David Gilmour is giving fans an early look at his upcoming Live at Pompeii release with a full-length clip of "Rattle That Lock."

The live album and concert film, due in stores Sept. 29, captures Gilmour's return to a venue he'd previously — and historically — played as a member of Pink Floyd decades previous, albeit without an audience in attendance. While lining up tour dates in support of his Rattle That Lock solo LP, the idea of playing Pompeii was proposed, and he agreed without thinking anything would come of it.

"I can't remember who came up with the thought," said Gilmour in an interview taped for the Live at Pompeii electronic press kit. "But, you know, we were looking around and throwing suggestions around for places to play. The minute someone mooted the idea of playing Pompeii, I said 'Go for it. Absolutely. You'll never get it. I don't think they'll let us do it. But give it a go.' They gave it a go, and we did it."

The end results, which you can sample in the "Rattle That Lock" clip above and catch in theaters during a one-night-only engagement on Sept. 13, offered a full-circle moment of sorts for Gilmour, who relished the opportunity to return to the site of a previous achievement on purely his own terms.
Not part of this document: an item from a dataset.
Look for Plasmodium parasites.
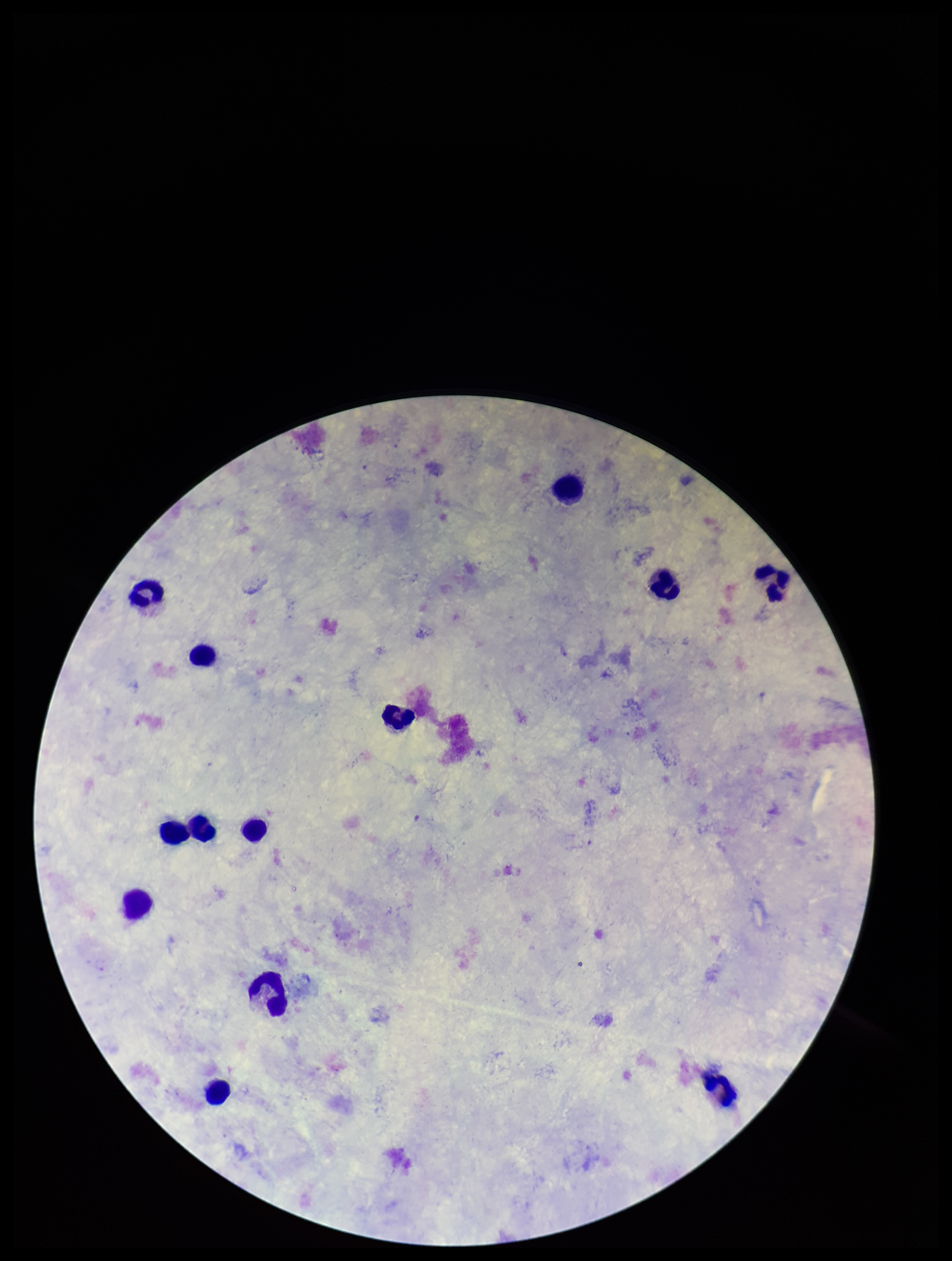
"We walked in there, [my wife] Polly and I, and it just brought back all sorts of memories," mused Gilmour. Chuckling about the primitive gear Pink Floyd used while making its 1972 Live at Pompeii concert film and recalling the intense heat in which they rehearsed, he expressed amazement that they were able to come out of the experience with an end product that held up as well as it did. "Going back this time, all sorts of memories and ghosts hanging around in that place," he added. "I had the time of my life. I thoroughly enjoyed it."